И общественные организации очень помогают: и тот же "Росузник", и "Общественный вердикт", и, естественно, "Комитет 6 мая". Очень большая работа ведется, чтобы как-то улучшить, облегчить условия ребят.
— Михаил сильно изменился за это время?
— Какие-то моменты идеализма еще присутствуют, но уже в меньшей степени. Он достаточно с жесткими реалиями столкнулся. Достаточно прочитать его речь на последнем слове.
— Потрясающая речь.
— Да, я сама не ожидала.
— Михаил стал намного сильнее?
— Даже взять смерть нашей мамы: так мужественно это пережить... Когда шла на суд, мне было очень страшно. Я не знала, какая будет реакция. Знает он, не знает? Первое время мы с ним глазами переглядывались. Это горе. Это нужно перенести, при этом публично. Это очень трудно, но он смог. Дай бог, если я смогла его как-то поддержать.
— Кажется, что между вами есть какая-то очень близкая связь.
— Между братом и сестрой всегда бывает соперничество. Но как можно бросить своего родного брата в такой ситуации? Я не понимаю таких вещей. И насколько возможно я впряглась во все это. Я уверена, что он ничего плохого не делал, он не мог сделать.
Первое, что он мне сказал, когда мы увиделись в СИЗО: "Ксень, я этого не делал, я его не бил, я тебя уверяю". Я говорю: "Да, я знаю.
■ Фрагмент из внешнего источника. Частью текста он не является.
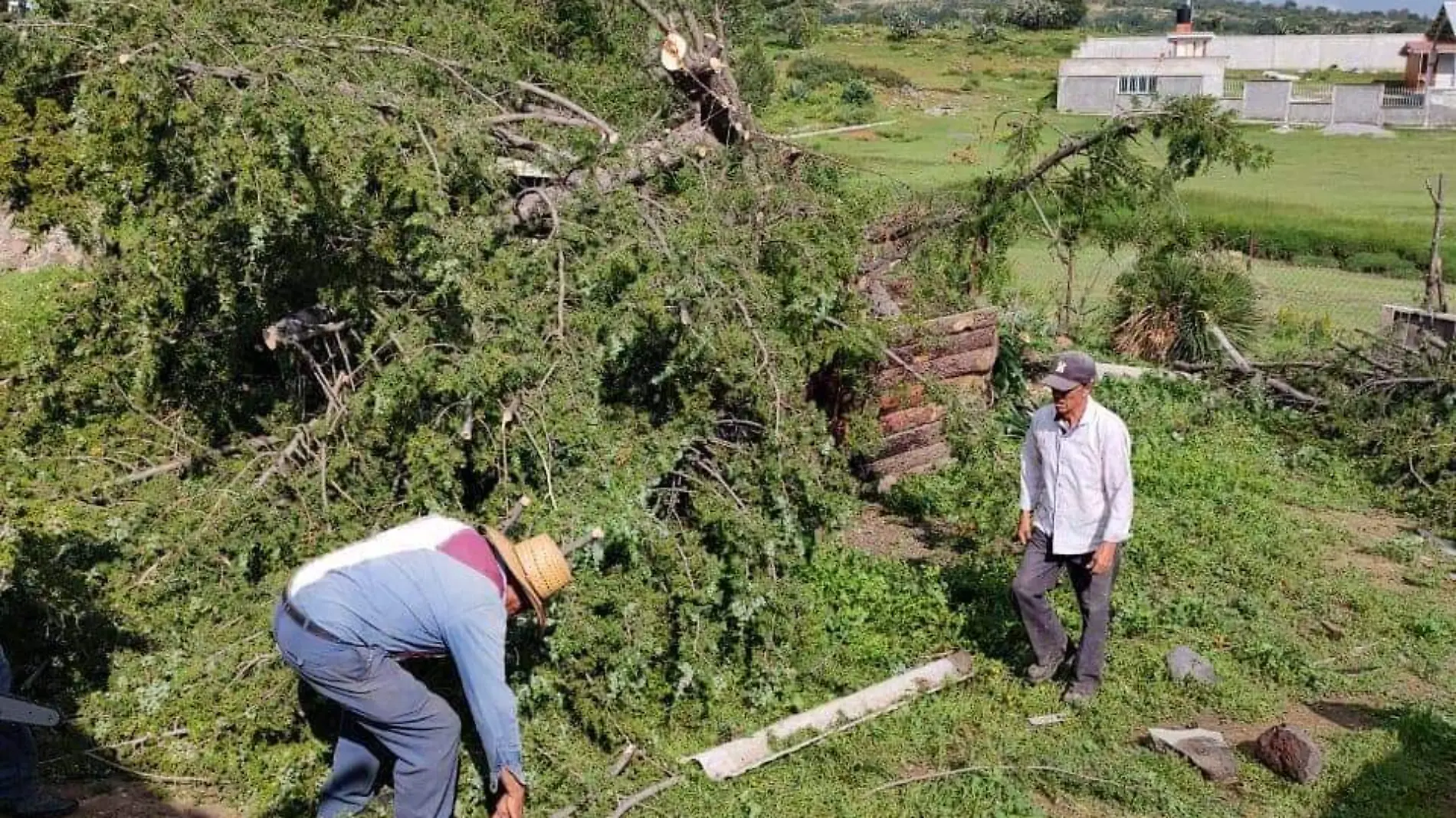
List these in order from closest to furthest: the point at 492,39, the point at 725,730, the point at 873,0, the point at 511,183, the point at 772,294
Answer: the point at 725,730 → the point at 772,294 → the point at 511,183 → the point at 492,39 → the point at 873,0

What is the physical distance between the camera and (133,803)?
187 inches

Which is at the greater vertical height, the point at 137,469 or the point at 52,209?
the point at 52,209

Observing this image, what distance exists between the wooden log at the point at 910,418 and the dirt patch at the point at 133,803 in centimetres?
469

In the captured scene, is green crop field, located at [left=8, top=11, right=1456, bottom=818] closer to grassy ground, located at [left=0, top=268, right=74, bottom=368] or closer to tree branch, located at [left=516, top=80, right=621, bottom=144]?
tree branch, located at [left=516, top=80, right=621, bottom=144]

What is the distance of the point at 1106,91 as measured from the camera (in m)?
48.1

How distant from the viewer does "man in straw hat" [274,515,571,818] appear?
372 centimetres

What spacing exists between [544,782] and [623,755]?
37cm

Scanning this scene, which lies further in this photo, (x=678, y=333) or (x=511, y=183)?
(x=511, y=183)

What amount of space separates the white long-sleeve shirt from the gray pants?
0.33 ft

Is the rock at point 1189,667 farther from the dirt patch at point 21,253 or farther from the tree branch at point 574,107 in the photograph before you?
the dirt patch at point 21,253

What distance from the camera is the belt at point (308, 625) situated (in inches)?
152

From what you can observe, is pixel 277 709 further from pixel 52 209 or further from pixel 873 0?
pixel 873 0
Уже по твоим глазам я все вижу".
И наша защита все это доказала. Может быть, не очень успешно для суда и решения суда, но это было доказано. Если бы суд был независимым, существовала состязательность сторон, а не одно большое обвинение, где доводы защиты абсолютно не принимались... Перед предыдущим заседанием получила возражение обвинения на апелляционную жалобу, где абсолютный бред написан, просто бред: что по 212, что по 318 статье, и, вообще, ваши свидетели — не свидетели, ваше видео — не видео. Там было три свидетеля обвинения.
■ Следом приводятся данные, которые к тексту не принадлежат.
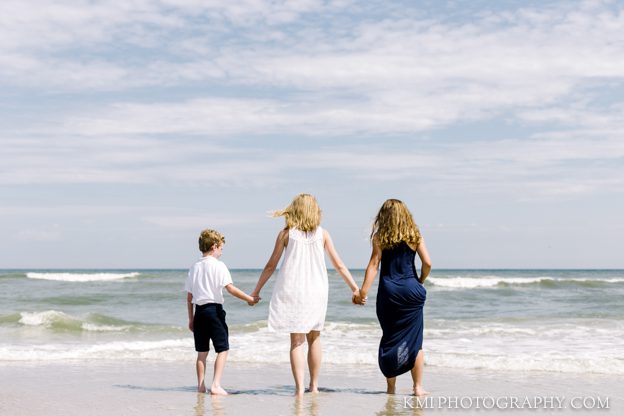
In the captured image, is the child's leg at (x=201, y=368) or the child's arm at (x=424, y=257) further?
the child's leg at (x=201, y=368)

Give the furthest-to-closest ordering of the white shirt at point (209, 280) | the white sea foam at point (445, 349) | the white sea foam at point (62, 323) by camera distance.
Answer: the white sea foam at point (62, 323), the white sea foam at point (445, 349), the white shirt at point (209, 280)

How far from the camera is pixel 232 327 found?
13781 millimetres

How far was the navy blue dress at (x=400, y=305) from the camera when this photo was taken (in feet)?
20.5

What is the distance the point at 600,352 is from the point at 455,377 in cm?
324

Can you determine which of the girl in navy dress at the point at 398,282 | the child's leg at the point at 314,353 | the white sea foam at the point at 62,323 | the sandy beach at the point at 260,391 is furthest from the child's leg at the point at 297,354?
the white sea foam at the point at 62,323

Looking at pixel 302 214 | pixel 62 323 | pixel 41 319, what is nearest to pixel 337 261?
pixel 302 214

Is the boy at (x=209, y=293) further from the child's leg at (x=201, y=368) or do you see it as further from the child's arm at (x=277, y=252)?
the child's arm at (x=277, y=252)

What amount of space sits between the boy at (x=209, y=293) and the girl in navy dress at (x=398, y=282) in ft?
4.25

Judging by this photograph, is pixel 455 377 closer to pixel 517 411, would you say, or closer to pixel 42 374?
pixel 517 411

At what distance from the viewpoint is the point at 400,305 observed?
626cm

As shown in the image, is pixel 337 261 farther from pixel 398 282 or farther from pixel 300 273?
pixel 398 282

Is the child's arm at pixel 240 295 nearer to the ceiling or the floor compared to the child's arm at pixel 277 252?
nearer to the floor

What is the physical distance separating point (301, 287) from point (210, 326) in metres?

Было заседание, где два свидетеля обвинения выступали и в зал никого не пустили. Заседание оказалось закрытым. Ну, так вот хитро-мудро приставы все организовали. Я смотрю, началось судебное заседание, а никого нет: адвокаты, приставы, я, Миша, судья, прокурор и все. Один из свидетелей... Я понимаю, что существует корпоративная этика, но тем не менее я задала вопрос. Он говорит, что он (Михаил Косенко) совершал движение руками в сторону омоновца Казмина. Я говорю: "Вы видели кисти рук: они в кулаки были сжаты, может ладони, может, там предметы какие-то были сжаты?" "Нет, кисти рук я не видел, но я уверена, что он его бил". А в протоколе вопроса нет, и ответ замазывается. Вот так получается. Думаю, таких моментов было много. Просто я именно на этом заострила внимание, так как сама вопрос задавала.
— Жалеет ли Михаил, что тогда пошел на Болотную?
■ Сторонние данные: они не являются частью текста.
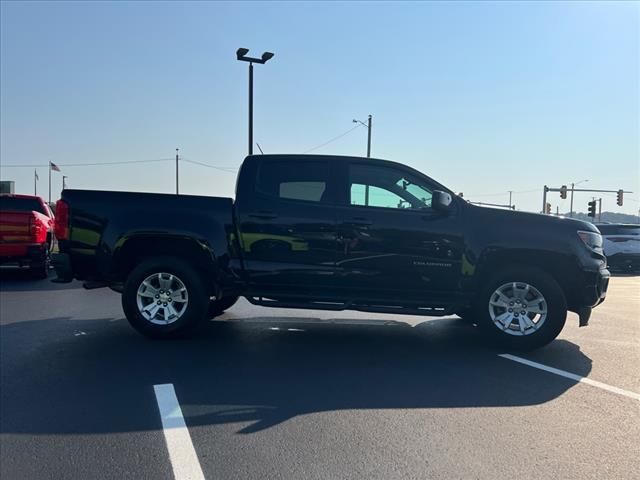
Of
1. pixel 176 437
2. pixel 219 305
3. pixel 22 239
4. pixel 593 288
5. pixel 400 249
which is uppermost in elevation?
pixel 400 249

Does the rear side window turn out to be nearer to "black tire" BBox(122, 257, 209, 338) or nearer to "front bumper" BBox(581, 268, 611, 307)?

— Я в свое время, еще через полгода после его ареста, когда шло дело, спросила: "Зачем ты туда пошел, что тебе надо было? Ты же видел, что можно было уйти. Ладно, пошел... Но когда видел, что ситуация нагнетается, почему ты не ушел?" Он мне сказал такую фразу, после чего у меня изменилось отношение к происходящему: "Я не мог уйти, а вдруг кому-то потребовалась бы моя помощь. Как это я уйду?" И меня это так отрезвило.